| DOCUMENT PASSAGE |
***

Packed decimal | specifies a method of encoding decimal numbers by
using each byte to represent two decimal digits. Packed decimal representation
stores decimal data with exact precision. The fractional part of the number
is determined by the informat or format because there is no separate mantissa
and exponent.
An advantage of using packed decimal data is that exact precision can be maintained. However, computations involving decimal data may become inexact due to the lack of native instructions. |

Zoned decimal | specifies a method of encoding decimal numbers in which each digit requires one byte of storage. The last byte contains the number's sign as well as the last digit. Zoned decimal data produces a printable representation. |

Nibble | specifies 1/2 of a byte. |

Types of Data |

A packed decimal representation stores decimal digits in each "nibble" of a byte. Each byte has two nibbles, and each nibble is indicated by a hexadecimal digit. For example, the value 15 is stored in two nibbles, using the hexadecimal digits 1 and 5.

The sign indication is dependent on your operating environment. On IBM mainframes, the sign is indicated by the last nibble. With formats, C indicates a positive value, and D indicates a negative value. With informats, A, C, E, and F indicate positive values, and B and D indicate negative values. Any other nibble is invalid for signed packed decimal data. In all other operating environments, the sign is indicated in its own byte. If the high-order bit is 1, then the number is negative. Otherwise, it is positive.

The following applies to packed decimal data representation:

- You can use the S370FPD format on all
platforms to obtain the
IBM mainframe configuration.
- You can have unsigned packed data with no sign indicator. The
packed decimal format and informat handles the representation. It is consistent
between ASCII and EBCDIC platforms.
- Note that the S370FPDU format and informat expects to have an
F in the last nibble, while packed decimal expects no sign nibble.

The following applies to zoned decimal data representation:

- A zoned decimal representation stores a decimal digit in the low
order nibble of each byte. For all but the byte containing the sign, the high-order
nibble is the numeric zone nibble (F on EBCDIC and 3 on ASCII).
- The sign can be merged into a byte with a digit, or it can be
separate, depending on the representation. But the standard zoned decimal
format and informat expects the sign to be merged into the last byte.
- The EBCDIC and ASCII zoned decimal formats produce the same printable
representation of numbers. There are two nibbles per byte, each indicated
by a hexadecimal digit. For example, the value 15 is stored in two bytes.
The first byte contains the hexadecimal value F1 and the second byte contains
the hexadecimal value C5.

***

| GIVEN RECORDS |
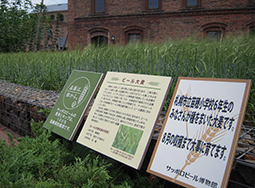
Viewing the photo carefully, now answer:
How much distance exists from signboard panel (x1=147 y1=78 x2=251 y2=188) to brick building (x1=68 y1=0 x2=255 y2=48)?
1272 centimetres

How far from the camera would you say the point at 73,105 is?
2.47m

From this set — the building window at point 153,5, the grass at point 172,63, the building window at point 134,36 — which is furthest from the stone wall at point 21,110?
the building window at point 153,5

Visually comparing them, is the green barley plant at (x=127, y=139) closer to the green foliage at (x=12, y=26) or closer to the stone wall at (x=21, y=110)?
the stone wall at (x=21, y=110)

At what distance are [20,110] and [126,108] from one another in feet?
7.69

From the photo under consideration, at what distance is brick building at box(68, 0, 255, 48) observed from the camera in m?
13.8

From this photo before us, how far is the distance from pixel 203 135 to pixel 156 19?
14.4 metres

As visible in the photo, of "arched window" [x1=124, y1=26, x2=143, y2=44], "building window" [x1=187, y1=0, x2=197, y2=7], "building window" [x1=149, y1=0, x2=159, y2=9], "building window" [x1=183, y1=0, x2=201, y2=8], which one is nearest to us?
"building window" [x1=183, y1=0, x2=201, y2=8]

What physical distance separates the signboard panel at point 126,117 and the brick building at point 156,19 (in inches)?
487

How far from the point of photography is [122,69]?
147 inches

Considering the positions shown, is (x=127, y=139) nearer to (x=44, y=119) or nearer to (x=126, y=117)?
(x=126, y=117)

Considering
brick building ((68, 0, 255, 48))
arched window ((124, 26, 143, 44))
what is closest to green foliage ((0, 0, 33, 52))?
brick building ((68, 0, 255, 48))

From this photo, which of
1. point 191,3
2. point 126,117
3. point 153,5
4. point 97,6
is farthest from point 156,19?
point 126,117

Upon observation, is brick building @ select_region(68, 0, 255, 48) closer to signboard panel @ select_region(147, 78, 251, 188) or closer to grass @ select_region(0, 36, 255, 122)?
grass @ select_region(0, 36, 255, 122)

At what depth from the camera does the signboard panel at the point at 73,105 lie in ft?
7.61
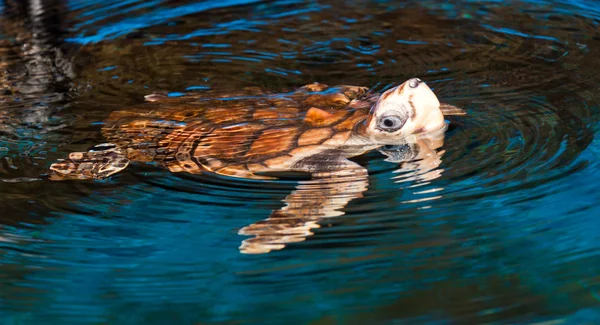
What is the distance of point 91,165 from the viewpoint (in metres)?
4.51

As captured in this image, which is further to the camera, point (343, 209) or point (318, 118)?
point (318, 118)

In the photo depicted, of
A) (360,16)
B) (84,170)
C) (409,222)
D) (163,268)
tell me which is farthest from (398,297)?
(360,16)

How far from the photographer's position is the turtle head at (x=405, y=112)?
4.50 meters

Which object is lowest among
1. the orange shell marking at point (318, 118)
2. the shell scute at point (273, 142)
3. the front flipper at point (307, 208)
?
the front flipper at point (307, 208)

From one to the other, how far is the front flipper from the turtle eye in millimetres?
378

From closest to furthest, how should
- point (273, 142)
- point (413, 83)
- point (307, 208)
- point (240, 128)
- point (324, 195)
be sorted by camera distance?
point (307, 208) < point (324, 195) < point (413, 83) < point (273, 142) < point (240, 128)

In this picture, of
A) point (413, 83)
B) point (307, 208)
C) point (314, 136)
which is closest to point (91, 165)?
point (314, 136)

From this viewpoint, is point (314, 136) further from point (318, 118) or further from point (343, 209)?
point (343, 209)

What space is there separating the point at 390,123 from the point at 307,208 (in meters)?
1.04

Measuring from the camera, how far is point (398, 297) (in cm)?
318

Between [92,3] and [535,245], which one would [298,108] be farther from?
[92,3]

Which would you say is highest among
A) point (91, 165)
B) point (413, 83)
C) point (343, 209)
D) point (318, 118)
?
point (413, 83)

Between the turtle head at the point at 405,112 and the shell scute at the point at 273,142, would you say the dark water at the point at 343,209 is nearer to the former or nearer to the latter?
the turtle head at the point at 405,112

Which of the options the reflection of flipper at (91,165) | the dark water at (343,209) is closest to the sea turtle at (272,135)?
the reflection of flipper at (91,165)
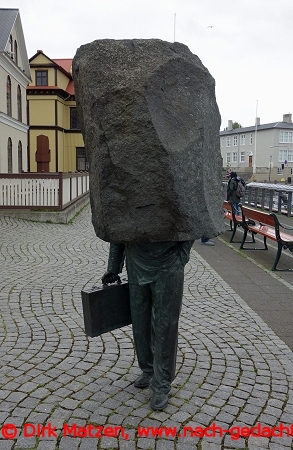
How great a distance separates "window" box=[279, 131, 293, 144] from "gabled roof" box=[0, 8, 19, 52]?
200ft

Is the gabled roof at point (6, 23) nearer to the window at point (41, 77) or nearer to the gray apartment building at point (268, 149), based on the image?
the window at point (41, 77)

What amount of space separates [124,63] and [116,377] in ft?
8.43

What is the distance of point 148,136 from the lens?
9.68 ft

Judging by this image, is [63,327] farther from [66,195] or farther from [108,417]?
[66,195]

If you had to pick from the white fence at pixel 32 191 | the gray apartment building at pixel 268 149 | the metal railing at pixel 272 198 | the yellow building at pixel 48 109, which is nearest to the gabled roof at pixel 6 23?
the yellow building at pixel 48 109

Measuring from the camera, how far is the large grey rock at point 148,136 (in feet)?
9.67

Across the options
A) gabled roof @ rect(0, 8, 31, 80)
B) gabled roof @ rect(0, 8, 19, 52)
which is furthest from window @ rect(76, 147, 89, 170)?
gabled roof @ rect(0, 8, 19, 52)

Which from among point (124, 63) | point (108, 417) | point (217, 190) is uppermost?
point (124, 63)

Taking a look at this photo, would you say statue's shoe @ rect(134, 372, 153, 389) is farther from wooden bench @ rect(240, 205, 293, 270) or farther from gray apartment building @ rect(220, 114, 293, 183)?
gray apartment building @ rect(220, 114, 293, 183)

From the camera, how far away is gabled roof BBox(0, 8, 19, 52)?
941 inches

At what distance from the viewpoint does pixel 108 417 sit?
3371mm

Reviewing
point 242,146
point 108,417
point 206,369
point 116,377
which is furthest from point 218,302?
point 242,146

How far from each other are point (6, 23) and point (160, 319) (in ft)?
86.2

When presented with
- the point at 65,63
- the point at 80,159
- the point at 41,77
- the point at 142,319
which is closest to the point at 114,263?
the point at 142,319
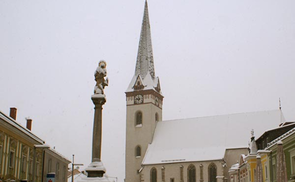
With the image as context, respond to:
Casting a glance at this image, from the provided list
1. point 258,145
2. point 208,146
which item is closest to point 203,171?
point 208,146

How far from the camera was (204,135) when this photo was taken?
2574 inches

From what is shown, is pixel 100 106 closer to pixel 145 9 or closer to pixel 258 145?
pixel 258 145

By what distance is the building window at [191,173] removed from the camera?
61.9 metres

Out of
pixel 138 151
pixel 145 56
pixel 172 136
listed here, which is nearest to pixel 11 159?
pixel 138 151

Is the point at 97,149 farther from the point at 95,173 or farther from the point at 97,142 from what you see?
the point at 95,173

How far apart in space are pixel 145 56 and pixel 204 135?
56.1 feet

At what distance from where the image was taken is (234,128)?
63.7 meters

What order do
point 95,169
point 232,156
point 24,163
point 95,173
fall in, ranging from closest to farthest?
point 95,169
point 95,173
point 24,163
point 232,156

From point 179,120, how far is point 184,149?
264 inches

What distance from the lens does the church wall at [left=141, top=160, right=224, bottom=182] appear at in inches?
2394

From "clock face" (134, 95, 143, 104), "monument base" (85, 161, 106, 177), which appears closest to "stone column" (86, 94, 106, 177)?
"monument base" (85, 161, 106, 177)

***

| DIRECTIONS |
1. In the decimal data text, condense the paragraph beginning "The sign indication is dependent on your operating environment" into a short bulleted list that keeps its main facts.
2. Put this sentence from the decimal data text into Spanish: "Packed decimal representation stores decimal data with exact precision."
The records aren't needed for anything here.

| LIST OF SOLUTIONS |
1.
- The operating environment determines how the sign is shown.
- On IBM mainframes, the last nibble holds the sign:
  - With formats, C means positive and D means negative.
  - With informats, A, C, E, and F mean positive, and B and D mean negative.
  - Any other nibble is invalid for signed packed decimal data.
- In all other environments, the sign has its own byte. A high-order bit of 1 means negative. Otherwise the number is positive.

2. La representación decimal empaquetada almacena datos decimales con precisión exacta.